Sell pointed out Myanmar's relative lack of mobile communications infrastructure was an advantage as there would be not legacy networks to upgrade, so the company could focus on creating a purpose-built data network with voice capabilities.
The ministry also picked a backup candidate, France's Orange in partnership with Japan's Marubeni Corp, in case any of the successful bidders failed to meet post-selection requirements.

myanmar

Tender losers

  1. Airtel Consortium
  2. Axiata Group
  3. Digicel
  4. France Telecom-Orange + Marubeni
  5. KDDI + Sumitomo  + Myanmar Information and Communication Technology Development Corporation (MICTDC) + A1 Construction
  6. Millicom International Cellular S.A.
  7. MTN Consortium (MTN Dubai + M1 Telecom + Amara Communications)
  8. SingTel + KBZ + Myanmar Telephone (M-Tel)
  9. Viettel Group

Hotly contested tender

The winners were picked from a shortlist of 12 bidders, which saw the Vodafone-China Mobile consortia withdraw earlier this month. Out of the remaining 11 applicants, one was disqualified because its proposal fell short of coverage requirements, said the ministry.
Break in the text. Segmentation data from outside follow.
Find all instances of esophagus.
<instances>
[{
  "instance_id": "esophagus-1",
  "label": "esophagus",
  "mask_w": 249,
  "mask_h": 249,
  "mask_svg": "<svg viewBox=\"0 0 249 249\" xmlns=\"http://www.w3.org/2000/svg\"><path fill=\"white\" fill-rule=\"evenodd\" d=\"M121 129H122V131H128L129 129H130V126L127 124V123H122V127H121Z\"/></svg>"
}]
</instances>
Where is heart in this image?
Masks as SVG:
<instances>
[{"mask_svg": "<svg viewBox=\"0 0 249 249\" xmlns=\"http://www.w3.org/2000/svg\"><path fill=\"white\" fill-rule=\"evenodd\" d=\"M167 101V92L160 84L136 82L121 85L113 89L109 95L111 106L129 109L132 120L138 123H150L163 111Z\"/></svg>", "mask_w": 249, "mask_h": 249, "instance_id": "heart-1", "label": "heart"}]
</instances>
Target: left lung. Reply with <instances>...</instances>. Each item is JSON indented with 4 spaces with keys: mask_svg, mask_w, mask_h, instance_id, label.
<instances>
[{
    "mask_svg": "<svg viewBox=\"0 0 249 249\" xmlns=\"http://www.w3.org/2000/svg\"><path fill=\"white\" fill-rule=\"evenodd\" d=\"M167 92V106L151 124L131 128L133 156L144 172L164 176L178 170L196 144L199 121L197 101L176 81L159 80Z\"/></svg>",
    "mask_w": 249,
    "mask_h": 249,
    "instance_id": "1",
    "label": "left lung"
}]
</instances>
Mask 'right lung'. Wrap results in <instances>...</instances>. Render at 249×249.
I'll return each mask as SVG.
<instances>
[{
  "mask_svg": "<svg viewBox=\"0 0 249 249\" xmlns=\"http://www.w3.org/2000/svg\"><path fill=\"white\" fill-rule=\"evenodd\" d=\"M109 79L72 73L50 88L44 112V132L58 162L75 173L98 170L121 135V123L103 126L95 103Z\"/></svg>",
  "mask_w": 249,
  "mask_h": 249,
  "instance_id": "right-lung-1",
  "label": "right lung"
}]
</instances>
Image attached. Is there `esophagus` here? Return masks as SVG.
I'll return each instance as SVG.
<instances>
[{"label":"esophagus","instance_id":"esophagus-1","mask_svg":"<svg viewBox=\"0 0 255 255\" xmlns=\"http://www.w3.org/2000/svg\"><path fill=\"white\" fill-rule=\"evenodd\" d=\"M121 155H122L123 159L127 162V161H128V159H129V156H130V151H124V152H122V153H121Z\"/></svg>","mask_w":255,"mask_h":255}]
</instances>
They were prequalified from a group of 91 telcos and consortia who submitted their expression of interest in February.

As part of the final assessment, the 10 remaining applicants were allocated points, up to 1,000 in total, based on eight categories:

  • Network rollout, infrastructure and coverage commitment
  • Robustness of technical plan
  • Quality of marketing plan, value added services and distribution commitment
  • Tariff commitment for mobile voice services, for mobile data services and for handsets
  • Human resources management, organization and capabilities, including commitment recruit and develop local talent
  • Quality of customer care and billing plan
  • Corporate Social Responsibility, including impact on ICT sector
  • Soundness of business plan and financing strategy

Another 500 points was awarded to the bidder with the highest spectrum fee offer, with the remaining applicants receiving a proportionate number of points based on their offers. The two with the highest combined scores were picked as winners.
Amid the process, the various applicants had been busy drumming up buzz over their proposed commitments in Myanmar.
The bidding had attracted wide interest following the country's move to open up to foreign firms. Myanmar is seen as one of the last untapped telecom growth markets, with a 60 million population and mobile penetration of just 5 to 10 percent.